Dateset Processing

Training Data Preparation

Sentiment Analysis

The training data for the Sentiment Analysis LoRA model was constructed by aggregating and processing 4 distinct financial sentiment datasets.

Datasets Used:
- Financial PhraseBank (FPB) financial_phrasebank
- FiQA Sentiment Analysis (FiQA SA) ChanceFocus/flare-fiqasa
- Twitter Financial News Sentiment (TFNS) zeroshot/twitter-financial-news-sentiment
- News with GPT Instructions (NWGI) oliverwang15/news_with_gpt_instructions
Common Processing Steps (Applied Before/During Splitting as appropriate):
- Label Normalization: Labels were standardized. Numerical labels (FPB, TFNS) or sentiment scores (FiQA) were mapped to string labels (e.g., "negative", "neutral", "positive"). FiQA scores were binned (-0.1, 0.1 thresholds). NWGI labels were kept as multi-class strings.
- Instruction Formatting: A specific instruction column was added.
- Column Standardization: Datasets were standardized to have input, output, and instruction columns.
Dataset-Specific Contribution and Splitting:
- Financial PhraseBank (FPB):
  - Source: Original train split (sentences_50agree configuration).
  - Splitting: Manual split (25% test, 75% train, seed 42)
  - Contribution to Combined Training Set: The training portion from the split (duplicated 6 times)
  - Test Set: The test portion from the split.
- FiQA Sentiment Analysis (FiQA SA):
  - Source: The original train, validation, and test splits were loaded.
  - Splitting: Original.
  - Contribution to Combined Training Set: The original train split. (duplicated 21 times)
  - Test Set: The original test split.
- Twitter Financial News Sentiment (TFNS):
  - Source: The original train and test split was loaded and processed.
  - Splitting: Original.
  - Contribution to Combined Training Set: The original train split. (duplicated 2 times)
  - Test Set: The original test split.
- News with GPT Instructions (NWGI):
  - Source: The original train and test split was loaded and processed.
  - Splitting: Original.
  - Contribution to Combined Training Set: The original train split.
  - Test Set: The original test split.
Final Combined Training Set Construction: The processed and augmented training portions from FPB, FiQA, TFNS, and NWGI (as described above) were concatenated into a single large dataset and shuffled (seed=42). Total size PENDING.
Evaluation Strategy: The fine-tuned Sentiment Analysis model was evaluated separately against each of the test sets created for FPB, FiQA, TFNS, and NWGI.

Headline Analysis

The data preparation for the Headline Analysis LoRA model was more straightforward:

Dataset Used: The standard Financial Headline Analysis dataset [headline] was used.
Train/Test Split: The original train split provided with the dataset was used directly as the training set for LoRA fine-tuning.
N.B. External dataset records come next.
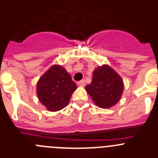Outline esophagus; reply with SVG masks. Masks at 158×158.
I'll return each mask as SVG.
<instances>
[{"instance_id": "obj_1", "label": "esophagus", "mask_w": 158, "mask_h": 158, "mask_svg": "<svg viewBox=\"0 0 158 158\" xmlns=\"http://www.w3.org/2000/svg\"><path fill=\"white\" fill-rule=\"evenodd\" d=\"M85 84H86V82H85V80H84V79H82V80L79 81V82H77V85L79 86H85Z\"/></svg>"}]
</instances>
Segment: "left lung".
I'll list each match as a JSON object with an SVG mask.
<instances>
[{
	"label": "left lung",
	"mask_w": 158,
	"mask_h": 158,
	"mask_svg": "<svg viewBox=\"0 0 158 158\" xmlns=\"http://www.w3.org/2000/svg\"><path fill=\"white\" fill-rule=\"evenodd\" d=\"M86 90L97 107L110 108L120 101L124 82L110 65L103 64L94 70L92 82L86 85Z\"/></svg>",
	"instance_id": "8db88e82"
}]
</instances>
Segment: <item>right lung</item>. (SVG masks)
I'll return each mask as SVG.
<instances>
[{"label": "right lung", "mask_w": 158, "mask_h": 158, "mask_svg": "<svg viewBox=\"0 0 158 158\" xmlns=\"http://www.w3.org/2000/svg\"><path fill=\"white\" fill-rule=\"evenodd\" d=\"M77 88L64 68L54 64L40 78L36 94L41 104L50 111H57L69 104Z\"/></svg>", "instance_id": "add662e5"}]
</instances>
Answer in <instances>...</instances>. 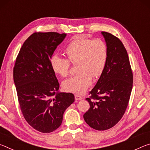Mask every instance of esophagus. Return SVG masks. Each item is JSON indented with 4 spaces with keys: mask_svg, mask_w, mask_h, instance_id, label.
<instances>
[{
    "mask_svg": "<svg viewBox=\"0 0 150 150\" xmlns=\"http://www.w3.org/2000/svg\"><path fill=\"white\" fill-rule=\"evenodd\" d=\"M75 100H82V97H81V96L80 95H75Z\"/></svg>",
    "mask_w": 150,
    "mask_h": 150,
    "instance_id": "esophagus-1",
    "label": "esophagus"
}]
</instances>
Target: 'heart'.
I'll use <instances>...</instances> for the list:
<instances>
[{
  "label": "heart",
  "mask_w": 150,
  "mask_h": 150,
  "mask_svg": "<svg viewBox=\"0 0 150 150\" xmlns=\"http://www.w3.org/2000/svg\"><path fill=\"white\" fill-rule=\"evenodd\" d=\"M65 52L68 59L59 55H53L50 59L51 67L54 73L65 77L69 72V62L73 65L77 64L78 74L63 81L62 86L67 92L83 93L91 85L92 78L100 77L105 71L108 59L107 45L100 39L79 38L72 40Z\"/></svg>",
  "instance_id": "1"
}]
</instances>
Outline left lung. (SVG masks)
Listing matches in <instances>:
<instances>
[{"mask_svg":"<svg viewBox=\"0 0 150 150\" xmlns=\"http://www.w3.org/2000/svg\"><path fill=\"white\" fill-rule=\"evenodd\" d=\"M108 50V59L102 75L87 98L90 108L83 115L88 126L105 130L115 126L122 117L130 100L133 74L128 53L120 40L102 32Z\"/></svg>","mask_w":150,"mask_h":150,"instance_id":"1","label":"left lung"}]
</instances>
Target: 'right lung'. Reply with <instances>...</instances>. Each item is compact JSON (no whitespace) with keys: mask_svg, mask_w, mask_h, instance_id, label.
Returning <instances> with one entry per match:
<instances>
[{"mask_svg":"<svg viewBox=\"0 0 150 150\" xmlns=\"http://www.w3.org/2000/svg\"><path fill=\"white\" fill-rule=\"evenodd\" d=\"M66 34L35 32L20 48L13 70L18 99L25 120L35 130L50 133L61 126L65 110L75 101L59 84L50 59Z\"/></svg>","mask_w":150,"mask_h":150,"instance_id":"add662e5","label":"right lung"}]
</instances>
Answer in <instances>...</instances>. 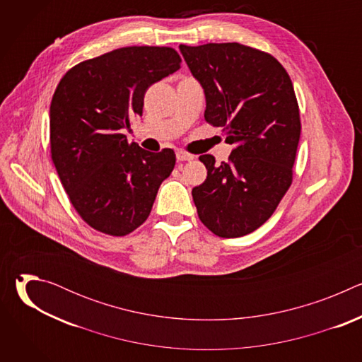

The original test split was reserved and used as the evaluation set to measure performance after fine-tuning.
Formatting: Data was formatted to include input (the headline), output (the classification label, e.g., “Yes”/”No”), and an appropriate instruction guiding the model on the headline analysis task.

Named Entity Recognition

Similar to Headline Analysis, the data preparation for the Named Entity Recognition (NER) LoRA model utilized the standard splits of the chosen dataset:

Dataset Used: The financial Named Entity Recognition (NER) dataset [ner] was used.
Train/Test Split: The official train split accompanying the dataset formed the training data for fine-tuning. The corresponding official test split was used for model evaluation.
Formatting: Data was formatted into the required structure, typically involving an instruction asking for the entity type of a specific phrase within the input sentence, and the output being the correct entity label (e.g., “location”, “person”, “organization”).

Citations

[headline]

Sinha, A., & Khandait, P. (2020). Headline-Enhanced Financial Embedding. In Proceedings of the 2nd Workshop on Economics and Natural Language Processing (pp. 66-74).

[ner]

Salinas Alvarado, D., Rönnqvist, S., & Niklaus, J. (2015). Domain-Specific Named Entity Recognition: A Case Study in Finance. In Proceedings of the 1st Workshop on Vector Space Modeling for Natural Language Processing (pp. 110-115).